Exercise: Transcribe word for word the lines in the stretch from the line containing "Stupell Industries Mixed" through the line containing "CloudBliss Cuscino per", both ends included, and omit the pictures from your answer.

Information given:
______

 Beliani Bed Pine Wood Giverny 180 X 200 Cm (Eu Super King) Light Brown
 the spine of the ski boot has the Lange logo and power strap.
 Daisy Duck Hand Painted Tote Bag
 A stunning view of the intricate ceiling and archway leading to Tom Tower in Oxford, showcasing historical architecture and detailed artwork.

______

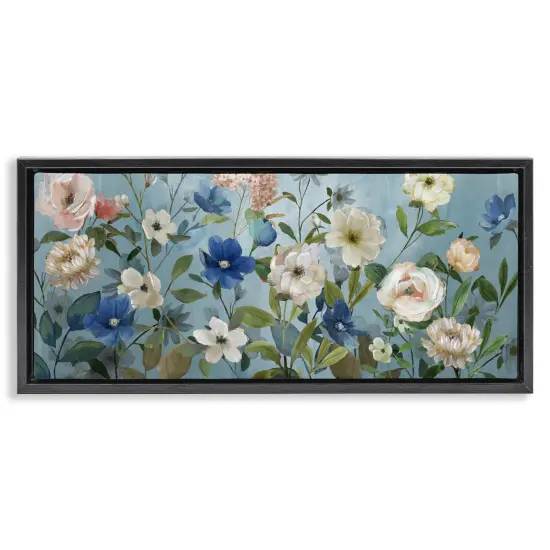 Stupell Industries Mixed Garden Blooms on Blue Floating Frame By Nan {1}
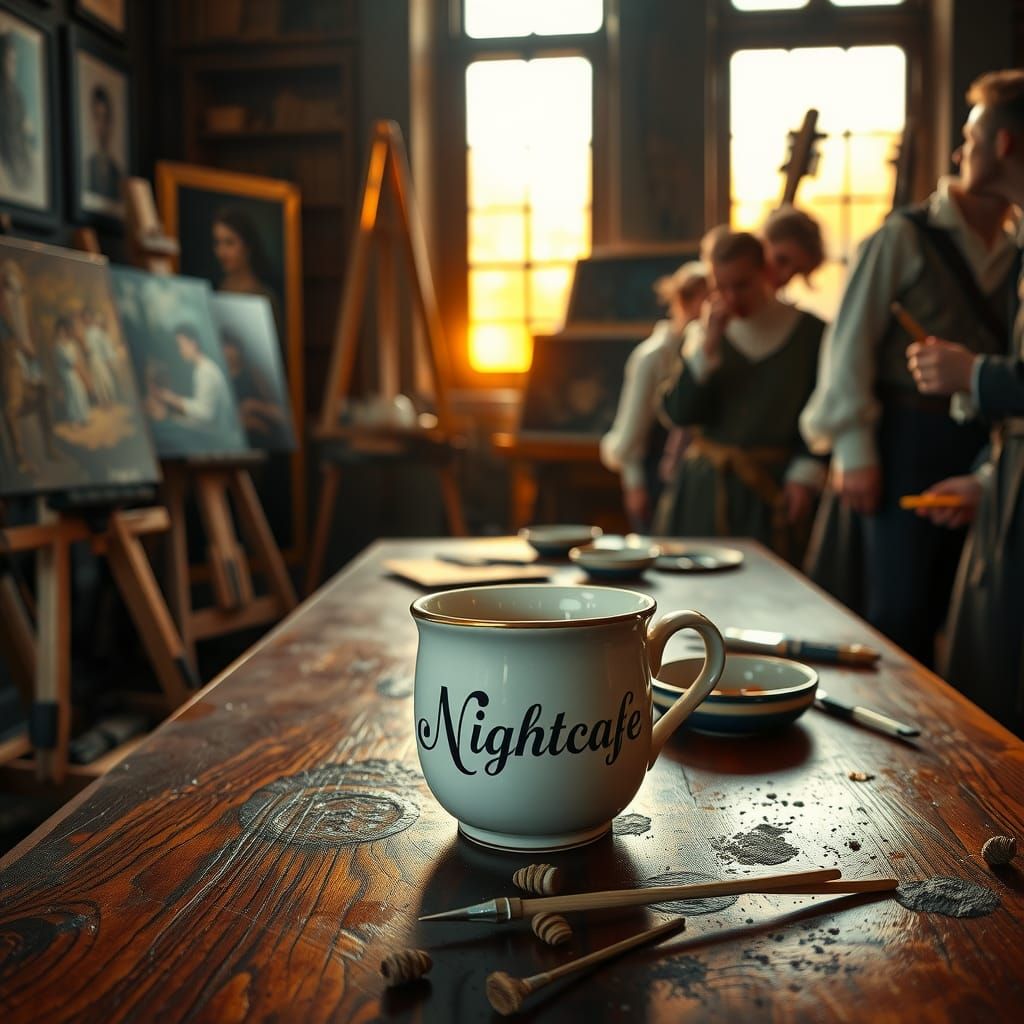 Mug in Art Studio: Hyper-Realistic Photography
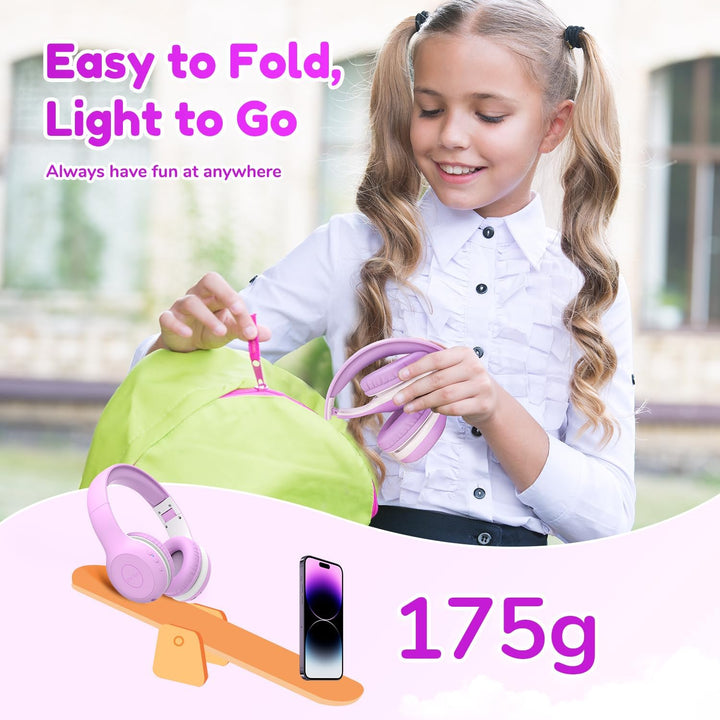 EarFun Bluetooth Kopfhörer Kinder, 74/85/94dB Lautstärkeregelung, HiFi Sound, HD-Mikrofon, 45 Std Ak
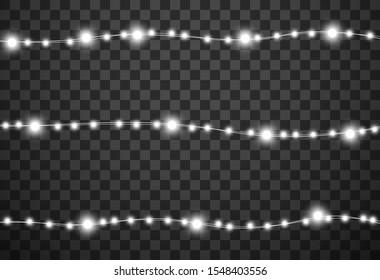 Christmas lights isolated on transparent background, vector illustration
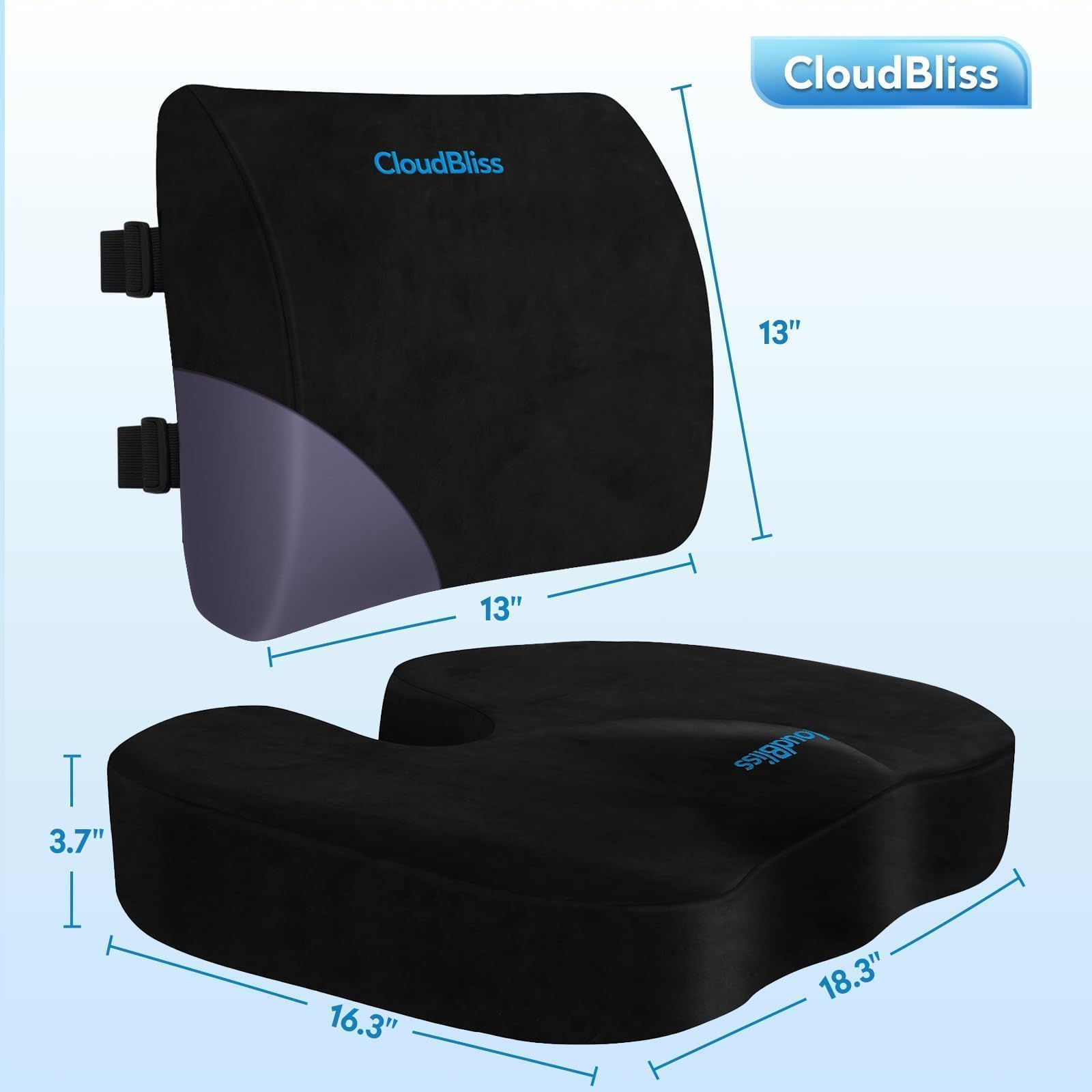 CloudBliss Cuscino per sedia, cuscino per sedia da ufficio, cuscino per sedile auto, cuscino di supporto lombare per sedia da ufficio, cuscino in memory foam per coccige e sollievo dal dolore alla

______

Exercise response:
 Stupell Industries Mixed Garden Blooms on Blue Floating Frame By Nan {1}
 Mug in Art Studio: Hyper-Realistic Photography
 EarFun Bluetooth Kopfhörer Kinder, 74/85/94dB Lautstärkeregelung, HiFi Sound, HD-Mikrofon, 45 Std Ak
 Christmas lights isolated on transparent background, vector illustration
 CloudBliss Cuscino per sedia, cuscino per sedia da ufficio, cuscino per sedile auto, cuscino di supporto lombare per sedia da ufficio, cuscino in memory foam per coccige e sollievo dal dolore alla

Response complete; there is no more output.